Argument Description
--model_name_t LLM selected for text processing
--model_name_v VLM selected for visual tasks
--model_name_talking Avatar model (currently supporting hallo2)
--result_dir Directory for slides, subtitles, and the final video
--paper_latex_root Root directory of the LaTeX project
--ref_img Path to the square portrait image
--ref_audio Path to a ~10-second audio clip
--ref_text Optional text to guide the subtitle style
--beamer_templete_prompt Optional prompt to guide the slide aesthetics
--gpu_list GPUs assigned for parallel cursor and avatar rendering
--if_tree_search Toggles layout optimization (default: True)
--stage Specifies pipeline stages to run (e.g., [0] for a full run)
--talking_head_env Path to the Python binary in the hallo environment

The Paper2Video Benchmark

Standard video metrics like FVD or IS are often irrelevant for academic content. A successful research presentation is defined by audience comprehension and author attribution. This benchmark evaluates performance from both viewer and creator perspectives.

Meta Similarity: Measures how closely the generated video aligns with human-authored presentations across audio and content dimensions.

PresentArena: Conducts a comparative analysis between AI-generated videos and human-crafted presentations to determine which best adheres to academic norms.
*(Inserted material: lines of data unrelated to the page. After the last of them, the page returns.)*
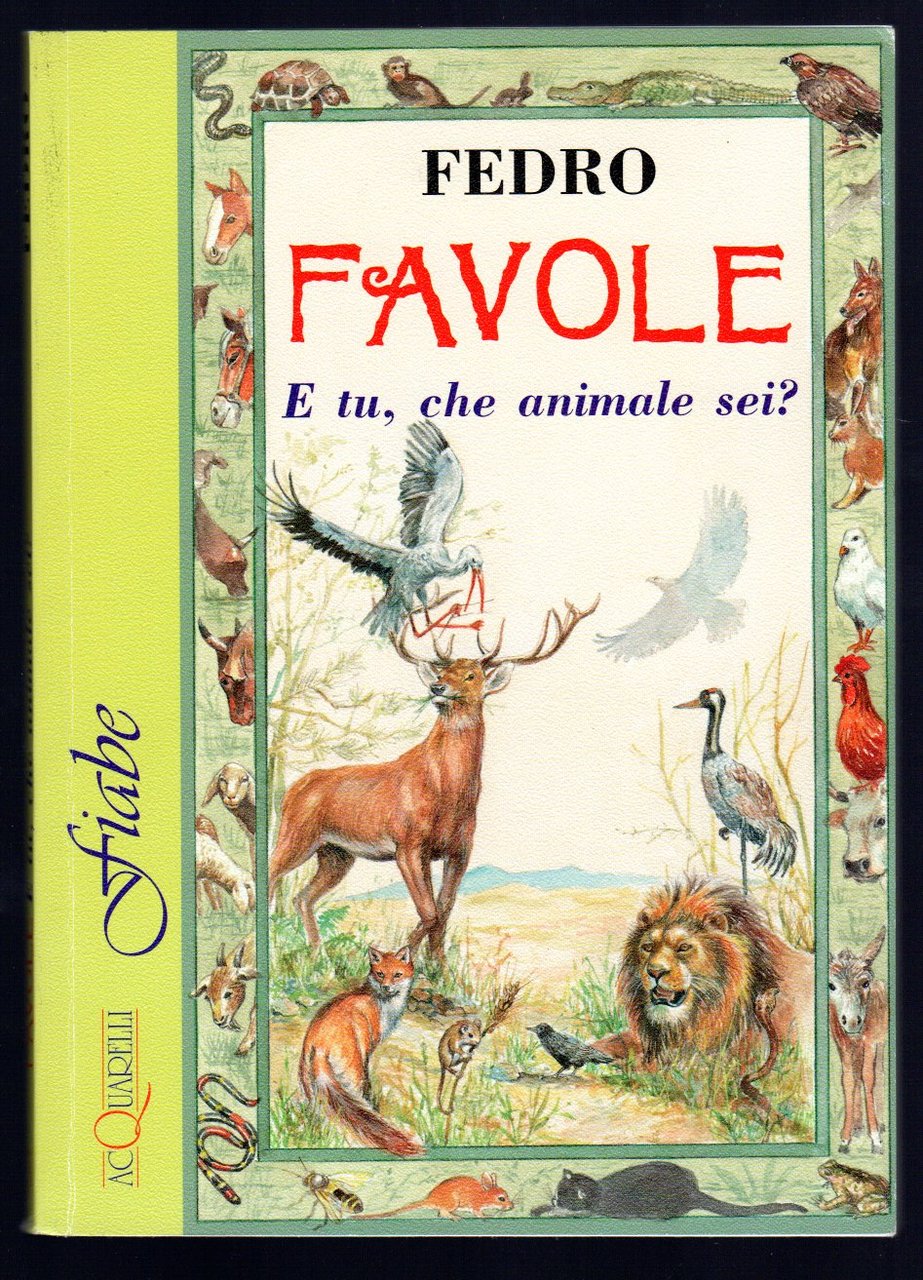 Favole. E tu, che animale sei?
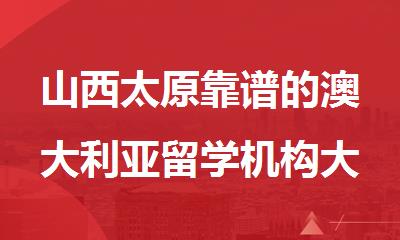 山西太原靠谱的澳大利亚留学机构大盘点精选出炉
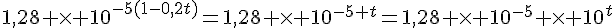 4$1,28 \times 10^{-5(1-0,2t)}=1,28 \times 10^{-5+t}=1,28 \times 10^{-5} \times 10^t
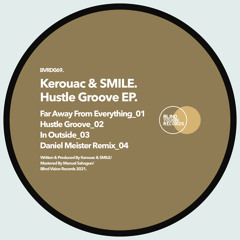 Kerouac & SMILE - Far Away From Everything (Original Mix)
PresentQuiz: Generates multiple-choice questions based on the paper's content to measure the effectiveness of knowledge transfer to the viewer.

IP Memory: Uses pairs of questions focused on a paper's specific contributions to test if the video effectively credits the authors and contextualizes the research.

Running the Evaluation

Initialize a dedicated evaluation environment:

cd src/evaluation
conda create -n p2v_e python=3.10
conda activate p2v_e
pip install -r requirements.txt

Execute the evaluation scripts as needed:

# Meta Similarity
python MetaSim_audio.py --r /path/to/results --g /path/to/ground_truth --s /path/to/save
python MetaSim_content.py --r /path/to/results --g /path/to/ground_truth --s /path/to/save

# PresentArena
python PresentArena.py --r /path/to/results --g /path/to/ground_truth --s /path/to/save

# PresentQuiz
cd PresentQuiz
python create_paper_questions.py --paper_folder /path/to/papers
python PresentQuiz.py --r /path/to/results --g /path/to/ground_truth --s /path/to/save

# IP Memory
cd IPMemory
python construct.py
python ip_qa.py

The benchmark dataset is available for download on Hugging Face.